_Try it_.
In the article about Maryland's COVID-19 exposure app, what wireless technology does the system use?

_Passage shown_.
• • •
Maryland launches cell phone app to notify public of COVID-19 exposure https://t.co/n2X66gqvnw— Baltimore Sun Health (@BaltSunHealth) November 10, 2020
Cell phone users in Maryland can now use an app that will notify them if they have been exposed to someone who tested positive for COVID-19, the illness caused by the coronavirus.
Several states are beginning to use the technology in addition to traditional contact tracing methods, where staffers call people identified as physical contacts with those infected.
The idea is to capture people anonymously through their iPhones or Android devices. The technology uses a number that regularly changes and not people’s names or other identifying information, according to the Maryland Department of Health, which announced the system Tuesday.
The system, called MD COVID Alert, uses Bluetooth Low Energy technology. It does not collect or share information on a person’s identity or whereabouts. It uses the random IDs assigned a person once they’ve been nearby someone who tests positive.
Users who receive an exposure notification alert are advised to get tested, monitor their health for symptoms and quarantine. They also would get a date of possible exposure. Some users may receive a call from a contact tracer if their information is shared by an individual with COVID-19.
• • •
_Dataset content_.
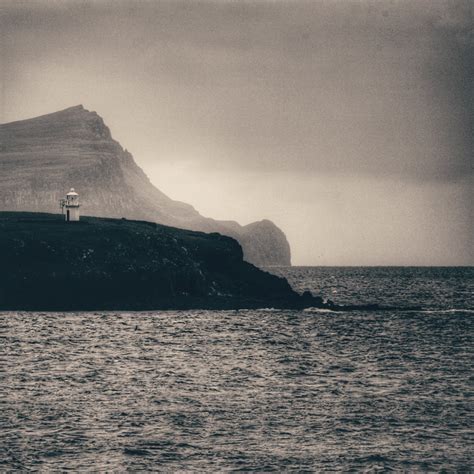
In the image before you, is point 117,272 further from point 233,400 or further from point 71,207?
point 233,400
• • •
_Solution to the problem_.
Bluetooth Low Energy technology